Namirial
- Industry: IT
- Founded: 2000
- Headquarters: Senigallia, Italy
- Key people: Massimiliano Pellegrini (CEO)
- Revenue: 270 M € (2025)
- Owner: Bain Capital
- Number of employees: 1400 (2025)
- Website: https://www.namirial.com/en/

= Namirial =

Italy-based multinational IT company

Namirial is an Italy-based multinational IT company operating in the digital transaction management (DTM) sector. The company develops software and technologies related to digital identity verification, electronic invoicing, and secure digital workflows.

== History ==
The company was founded in 2000 in Senigallia (a town in the province of Ancona), where its headquarters are located, and today has numerous branch offices in Italy, Germany, France, Spain, Austria, Romania, Latin America, and Asia (Singapore and Macau).

The company began providing customized software for the digital transformation of small and medium-sized enterprises (SMEs) and various professional sectors. Subsequently, the company entered the market for qualified trust services, providing certified email and starting a process that in 2007 led it to obtain the qualification of certified electronic mail manager and registration in the special public list kept by AgID, the Italian public agency for digital innovation.

Starting in 2010, the company proposed its own qualified electronic signature service, for which in the same year it was certified as a Qualified Trust Services Provider (QTSP) under European Regulation 910/2014 on electronic identification and trust services (eIDAS) and listed in the public registry of active trust service providers in Italy, maintained by AgID Agenzia per l'Italia Digitale.

In 2014, Namirial started an electronic storage service, based on the guidelines issued by AgID. Subsequently, the company obtained enrollment in the marketplace of enrolled conservators, a special list maintained by AgID and reserved for public and private entities that intend to provide the service of preservation of computerized documents on behalf of public administrations.

The development of services related to digital identity started in 2017 with Namirial's entry into SPID (the Italian digital identity public system) as an AgID-accredited provider for the issuance of digital identity.

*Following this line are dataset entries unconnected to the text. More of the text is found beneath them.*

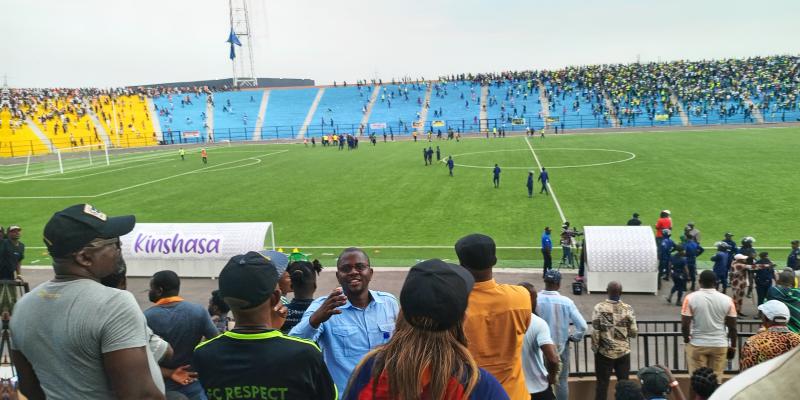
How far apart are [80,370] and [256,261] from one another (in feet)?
3.40

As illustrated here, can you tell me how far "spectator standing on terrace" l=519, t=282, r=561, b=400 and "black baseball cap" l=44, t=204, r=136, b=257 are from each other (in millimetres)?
3637

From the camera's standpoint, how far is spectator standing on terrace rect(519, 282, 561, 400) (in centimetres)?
525

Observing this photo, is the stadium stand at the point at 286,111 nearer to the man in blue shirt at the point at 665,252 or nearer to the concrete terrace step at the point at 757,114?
the concrete terrace step at the point at 757,114

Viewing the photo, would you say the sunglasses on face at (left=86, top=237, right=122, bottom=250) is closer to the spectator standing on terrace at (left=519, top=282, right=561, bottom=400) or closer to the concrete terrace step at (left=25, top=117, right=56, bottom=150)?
the spectator standing on terrace at (left=519, top=282, right=561, bottom=400)

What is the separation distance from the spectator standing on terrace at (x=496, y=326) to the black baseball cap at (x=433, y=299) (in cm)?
152

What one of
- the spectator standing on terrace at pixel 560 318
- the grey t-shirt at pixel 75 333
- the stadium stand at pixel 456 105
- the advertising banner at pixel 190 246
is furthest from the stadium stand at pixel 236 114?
the grey t-shirt at pixel 75 333

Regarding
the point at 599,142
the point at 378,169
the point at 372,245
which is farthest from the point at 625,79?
the point at 372,245

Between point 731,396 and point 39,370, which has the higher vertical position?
point 731,396

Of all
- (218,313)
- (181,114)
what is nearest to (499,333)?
(218,313)

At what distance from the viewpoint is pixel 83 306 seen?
2938mm

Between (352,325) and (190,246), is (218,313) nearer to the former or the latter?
(352,325)

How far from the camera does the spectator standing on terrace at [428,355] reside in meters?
2.48

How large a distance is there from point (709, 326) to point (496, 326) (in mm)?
4833

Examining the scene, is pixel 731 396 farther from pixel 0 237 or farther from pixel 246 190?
pixel 246 190
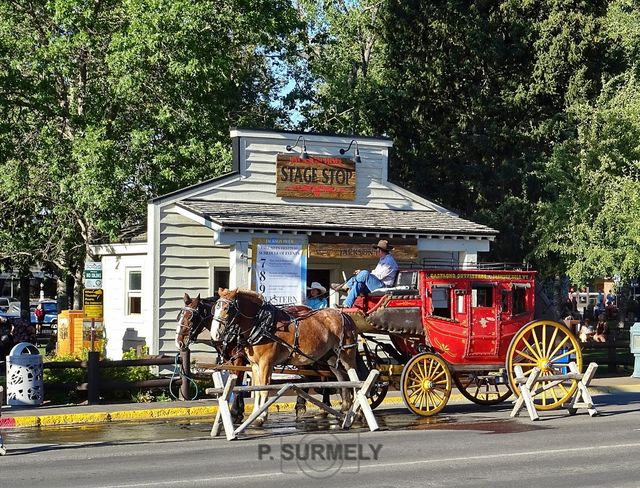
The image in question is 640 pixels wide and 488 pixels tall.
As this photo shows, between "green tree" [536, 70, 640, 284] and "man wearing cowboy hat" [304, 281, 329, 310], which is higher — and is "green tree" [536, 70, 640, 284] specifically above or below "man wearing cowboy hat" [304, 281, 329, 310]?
above

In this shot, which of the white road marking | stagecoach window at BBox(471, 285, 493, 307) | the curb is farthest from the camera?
stagecoach window at BBox(471, 285, 493, 307)

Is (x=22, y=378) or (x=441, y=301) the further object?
(x=22, y=378)

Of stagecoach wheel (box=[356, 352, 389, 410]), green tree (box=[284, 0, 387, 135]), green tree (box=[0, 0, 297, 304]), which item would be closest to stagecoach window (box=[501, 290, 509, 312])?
stagecoach wheel (box=[356, 352, 389, 410])

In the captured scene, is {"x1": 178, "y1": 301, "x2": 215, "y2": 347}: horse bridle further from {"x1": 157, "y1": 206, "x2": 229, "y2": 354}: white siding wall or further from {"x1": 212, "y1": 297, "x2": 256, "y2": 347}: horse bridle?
{"x1": 157, "y1": 206, "x2": 229, "y2": 354}: white siding wall

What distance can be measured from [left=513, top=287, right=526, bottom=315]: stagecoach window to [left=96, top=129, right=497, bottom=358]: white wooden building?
575cm

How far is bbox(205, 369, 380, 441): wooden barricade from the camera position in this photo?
49.1 ft

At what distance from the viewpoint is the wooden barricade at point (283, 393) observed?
590 inches

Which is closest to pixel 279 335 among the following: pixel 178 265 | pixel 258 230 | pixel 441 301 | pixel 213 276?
pixel 441 301

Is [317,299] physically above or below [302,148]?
below

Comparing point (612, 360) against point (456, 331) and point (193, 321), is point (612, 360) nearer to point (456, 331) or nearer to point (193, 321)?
point (456, 331)

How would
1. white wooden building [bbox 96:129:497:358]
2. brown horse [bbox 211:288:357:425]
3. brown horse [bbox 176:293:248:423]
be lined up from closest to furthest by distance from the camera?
brown horse [bbox 211:288:357:425], brown horse [bbox 176:293:248:423], white wooden building [bbox 96:129:497:358]

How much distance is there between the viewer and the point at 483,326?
18.1m

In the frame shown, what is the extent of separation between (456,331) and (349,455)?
5.12 meters

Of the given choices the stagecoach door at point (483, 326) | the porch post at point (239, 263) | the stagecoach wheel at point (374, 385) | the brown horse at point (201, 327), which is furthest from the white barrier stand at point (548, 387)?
the porch post at point (239, 263)
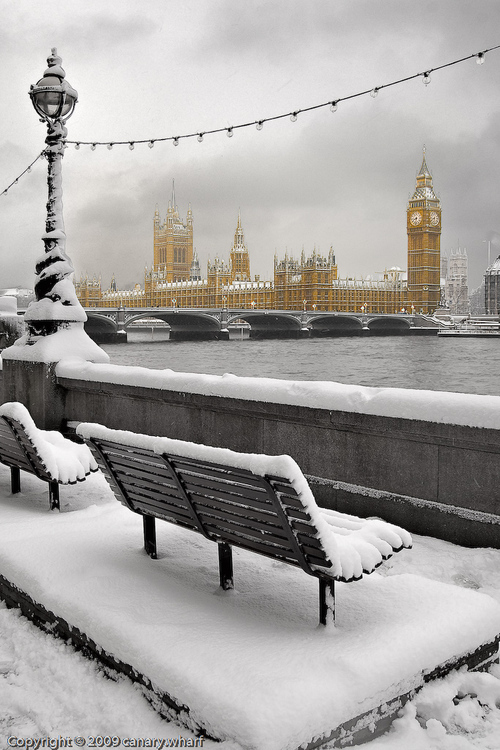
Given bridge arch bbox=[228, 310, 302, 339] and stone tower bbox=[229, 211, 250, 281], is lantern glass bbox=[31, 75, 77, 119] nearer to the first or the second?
bridge arch bbox=[228, 310, 302, 339]

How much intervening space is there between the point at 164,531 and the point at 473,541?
1646 millimetres

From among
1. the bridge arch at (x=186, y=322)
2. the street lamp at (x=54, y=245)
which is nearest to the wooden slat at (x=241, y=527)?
the street lamp at (x=54, y=245)

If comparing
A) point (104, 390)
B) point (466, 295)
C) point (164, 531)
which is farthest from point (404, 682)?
point (466, 295)

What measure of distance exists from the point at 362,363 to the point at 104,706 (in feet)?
111

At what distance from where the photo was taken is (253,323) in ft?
207

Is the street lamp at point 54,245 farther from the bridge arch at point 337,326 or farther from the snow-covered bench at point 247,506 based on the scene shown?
the bridge arch at point 337,326

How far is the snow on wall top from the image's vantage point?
12.8ft

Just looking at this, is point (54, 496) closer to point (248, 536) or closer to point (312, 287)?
point (248, 536)

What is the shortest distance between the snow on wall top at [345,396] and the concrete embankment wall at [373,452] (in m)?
0.04

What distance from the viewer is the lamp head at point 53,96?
781 centimetres

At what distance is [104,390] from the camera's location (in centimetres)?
686

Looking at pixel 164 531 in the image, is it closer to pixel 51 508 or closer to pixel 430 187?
pixel 51 508

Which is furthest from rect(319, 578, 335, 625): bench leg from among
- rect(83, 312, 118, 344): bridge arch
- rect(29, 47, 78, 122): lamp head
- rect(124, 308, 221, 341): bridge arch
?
rect(124, 308, 221, 341): bridge arch

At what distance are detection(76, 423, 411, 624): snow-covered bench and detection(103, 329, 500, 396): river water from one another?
879 inches
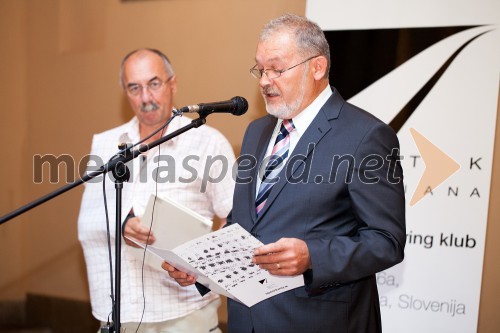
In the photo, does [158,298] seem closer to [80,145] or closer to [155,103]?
[155,103]

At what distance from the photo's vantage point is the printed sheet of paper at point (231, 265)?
1.69m

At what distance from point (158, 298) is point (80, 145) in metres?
1.97

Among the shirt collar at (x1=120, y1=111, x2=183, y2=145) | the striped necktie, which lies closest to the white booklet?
the striped necktie

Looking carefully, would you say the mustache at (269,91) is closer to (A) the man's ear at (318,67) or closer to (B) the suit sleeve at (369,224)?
(A) the man's ear at (318,67)

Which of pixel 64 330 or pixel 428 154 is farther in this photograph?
pixel 64 330

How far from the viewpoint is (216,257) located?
1.75 metres

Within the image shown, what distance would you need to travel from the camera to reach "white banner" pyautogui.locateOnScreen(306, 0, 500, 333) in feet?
9.61

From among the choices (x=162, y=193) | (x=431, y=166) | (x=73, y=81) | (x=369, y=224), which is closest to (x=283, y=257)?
(x=369, y=224)

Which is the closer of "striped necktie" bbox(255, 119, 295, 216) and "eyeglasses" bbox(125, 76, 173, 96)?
"striped necktie" bbox(255, 119, 295, 216)

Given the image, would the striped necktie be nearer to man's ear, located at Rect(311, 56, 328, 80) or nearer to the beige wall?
man's ear, located at Rect(311, 56, 328, 80)

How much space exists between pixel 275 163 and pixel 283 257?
18.7 inches

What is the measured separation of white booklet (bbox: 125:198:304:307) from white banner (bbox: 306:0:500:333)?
1.42m

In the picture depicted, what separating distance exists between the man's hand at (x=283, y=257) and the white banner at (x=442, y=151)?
153 cm

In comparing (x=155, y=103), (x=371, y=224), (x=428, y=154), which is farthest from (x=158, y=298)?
(x=428, y=154)
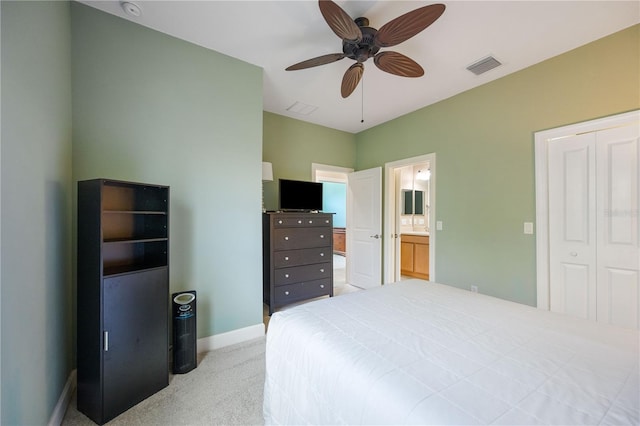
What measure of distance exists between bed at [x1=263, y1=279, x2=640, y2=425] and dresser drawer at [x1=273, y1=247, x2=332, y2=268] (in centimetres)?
161

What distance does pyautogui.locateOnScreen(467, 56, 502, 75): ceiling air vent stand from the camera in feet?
7.94

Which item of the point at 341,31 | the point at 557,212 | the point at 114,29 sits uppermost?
the point at 114,29

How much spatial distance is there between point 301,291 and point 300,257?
0.45 metres

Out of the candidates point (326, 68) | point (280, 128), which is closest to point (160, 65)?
point (326, 68)

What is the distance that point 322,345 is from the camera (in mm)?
1070

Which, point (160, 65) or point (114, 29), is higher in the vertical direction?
point (114, 29)

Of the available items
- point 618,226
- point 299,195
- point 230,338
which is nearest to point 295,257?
point 299,195

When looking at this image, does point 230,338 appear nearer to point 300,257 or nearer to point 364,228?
point 300,257

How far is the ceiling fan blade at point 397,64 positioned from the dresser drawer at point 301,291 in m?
2.60

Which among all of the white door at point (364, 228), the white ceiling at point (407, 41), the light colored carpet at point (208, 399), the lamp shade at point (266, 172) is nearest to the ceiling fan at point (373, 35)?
the white ceiling at point (407, 41)

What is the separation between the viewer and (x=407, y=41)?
2.17 m

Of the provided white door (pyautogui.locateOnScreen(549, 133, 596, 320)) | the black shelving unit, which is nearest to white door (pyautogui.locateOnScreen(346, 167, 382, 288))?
white door (pyautogui.locateOnScreen(549, 133, 596, 320))

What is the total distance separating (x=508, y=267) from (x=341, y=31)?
9.34ft

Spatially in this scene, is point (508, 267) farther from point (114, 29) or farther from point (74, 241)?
point (114, 29)
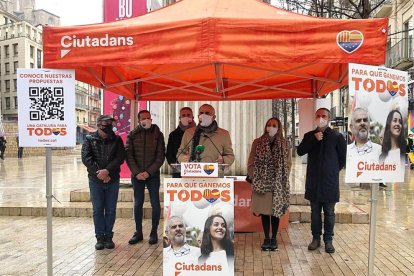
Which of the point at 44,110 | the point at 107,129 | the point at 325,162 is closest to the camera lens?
the point at 44,110

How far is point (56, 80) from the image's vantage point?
14.2ft

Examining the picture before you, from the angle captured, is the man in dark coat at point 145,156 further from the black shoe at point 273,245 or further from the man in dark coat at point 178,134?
the black shoe at point 273,245

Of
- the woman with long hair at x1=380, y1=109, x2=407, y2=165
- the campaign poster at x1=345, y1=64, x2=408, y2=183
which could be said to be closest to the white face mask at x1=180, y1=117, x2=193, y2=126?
the campaign poster at x1=345, y1=64, x2=408, y2=183

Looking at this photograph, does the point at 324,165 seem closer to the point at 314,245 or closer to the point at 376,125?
the point at 314,245

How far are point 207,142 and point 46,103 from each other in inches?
75.0

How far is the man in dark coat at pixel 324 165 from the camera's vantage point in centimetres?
561

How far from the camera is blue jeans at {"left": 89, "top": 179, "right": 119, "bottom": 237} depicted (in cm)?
600

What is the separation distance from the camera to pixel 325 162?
223 inches

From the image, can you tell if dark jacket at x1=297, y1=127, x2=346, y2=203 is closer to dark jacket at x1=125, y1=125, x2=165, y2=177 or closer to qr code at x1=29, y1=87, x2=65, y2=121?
dark jacket at x1=125, y1=125, x2=165, y2=177

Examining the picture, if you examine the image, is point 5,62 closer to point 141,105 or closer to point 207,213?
point 141,105

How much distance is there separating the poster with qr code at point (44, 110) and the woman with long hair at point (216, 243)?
5.34ft

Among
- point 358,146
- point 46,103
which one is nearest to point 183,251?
point 358,146

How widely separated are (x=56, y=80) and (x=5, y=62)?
67.8 meters

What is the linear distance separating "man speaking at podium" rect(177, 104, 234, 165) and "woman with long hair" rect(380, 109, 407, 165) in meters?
1.78
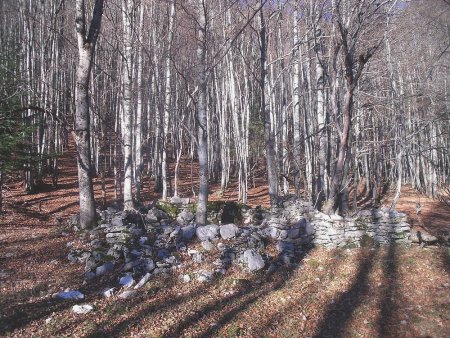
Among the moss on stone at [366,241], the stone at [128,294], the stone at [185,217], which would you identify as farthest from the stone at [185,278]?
the moss on stone at [366,241]

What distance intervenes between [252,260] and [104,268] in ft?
8.27

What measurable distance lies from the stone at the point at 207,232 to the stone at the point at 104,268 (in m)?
1.98

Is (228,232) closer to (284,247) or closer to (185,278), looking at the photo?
(284,247)

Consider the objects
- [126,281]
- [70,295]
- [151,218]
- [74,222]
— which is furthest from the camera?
[151,218]

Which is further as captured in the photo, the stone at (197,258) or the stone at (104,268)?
the stone at (197,258)

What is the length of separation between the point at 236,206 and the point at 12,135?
5.92 m

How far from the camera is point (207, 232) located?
7543 millimetres

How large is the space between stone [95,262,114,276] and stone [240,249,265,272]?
2278mm

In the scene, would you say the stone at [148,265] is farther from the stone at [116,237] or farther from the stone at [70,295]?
the stone at [70,295]

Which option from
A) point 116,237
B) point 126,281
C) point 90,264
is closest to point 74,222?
point 116,237

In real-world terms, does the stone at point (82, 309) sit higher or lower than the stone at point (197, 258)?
lower

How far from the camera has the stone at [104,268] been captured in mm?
5863

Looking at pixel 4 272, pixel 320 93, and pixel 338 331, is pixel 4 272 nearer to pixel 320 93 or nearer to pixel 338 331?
Result: pixel 338 331

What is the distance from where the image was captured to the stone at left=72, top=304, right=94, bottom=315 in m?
4.68
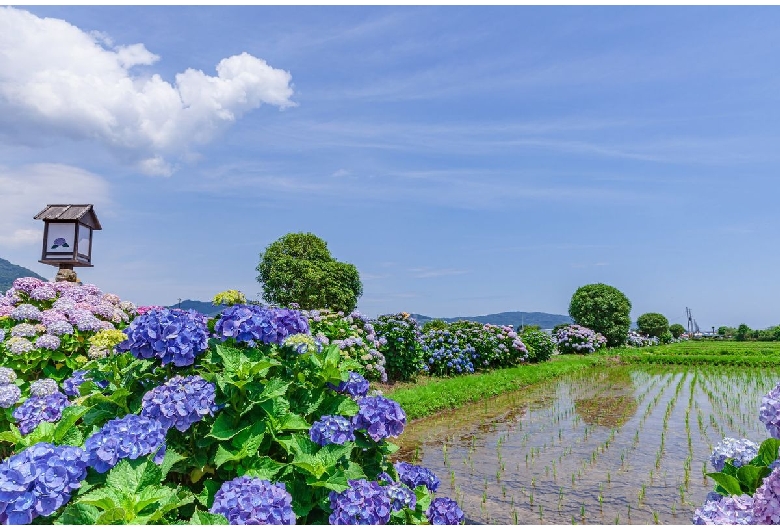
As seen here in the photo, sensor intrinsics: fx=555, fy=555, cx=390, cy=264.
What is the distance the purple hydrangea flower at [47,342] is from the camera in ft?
17.7

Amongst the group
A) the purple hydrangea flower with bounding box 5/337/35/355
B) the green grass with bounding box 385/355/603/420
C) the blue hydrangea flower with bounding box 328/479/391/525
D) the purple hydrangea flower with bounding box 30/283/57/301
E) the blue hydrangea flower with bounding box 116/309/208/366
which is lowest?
the green grass with bounding box 385/355/603/420

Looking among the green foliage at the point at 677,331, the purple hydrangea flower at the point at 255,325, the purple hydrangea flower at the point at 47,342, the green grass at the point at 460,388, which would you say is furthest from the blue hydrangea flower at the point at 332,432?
the green foliage at the point at 677,331

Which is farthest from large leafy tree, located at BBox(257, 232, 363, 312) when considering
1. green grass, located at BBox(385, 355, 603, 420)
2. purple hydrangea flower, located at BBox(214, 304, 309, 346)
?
purple hydrangea flower, located at BBox(214, 304, 309, 346)

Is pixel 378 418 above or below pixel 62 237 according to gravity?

== Contribution to the development of the EUDI Wallet ==
In 2022, Namirial joined Potential - Pilots for European Digital Identity Wallet Consortium, one of four pan-European consortia and large scale pilots committed to developing and testing the use of the EUDI Wallet (European Digital Identity Wallet) as envisioned by the European Commission, in a wide range of use cases, before their roll-out to Member States. Since 2025, Namirial has also been part of the Aptitude consortium, a European alliance of public institutions, experts, and innovators working together and coordinated by France’s National Agency for Secure Documents (ANTS), that involves over 110 organizations from more than 15 countries and focuses on testing the digital wallet in the mobility, transportation, and banking sectors.

== The Ambienta and Bain Capital funds and the merger with the Signaturit Group ==
In 2020, Ambienta SGR SpA, a private equity fund focused on sustainability, entered the share capital of Namirial with a 70 percent stake.

In March 2025, global private equity firm Bain Capital agreed to acquire a majority stake in Namirial SpA from Italian investment firm Ambienta, valuing the company at approximately €1.1 billion, according to people familiar with the matter. Several international buyout firms had expressed interest in acquiring Namirial prior to the transaction.

In July of that same year, Bain Capital announced the start of exclusive talks with the PSG fund regarding the merger between Namirial and Signaturit, a Spain-based company that also operates in France and provides cloud-based Digital Transaction Management (DTM) services in Southern Europe.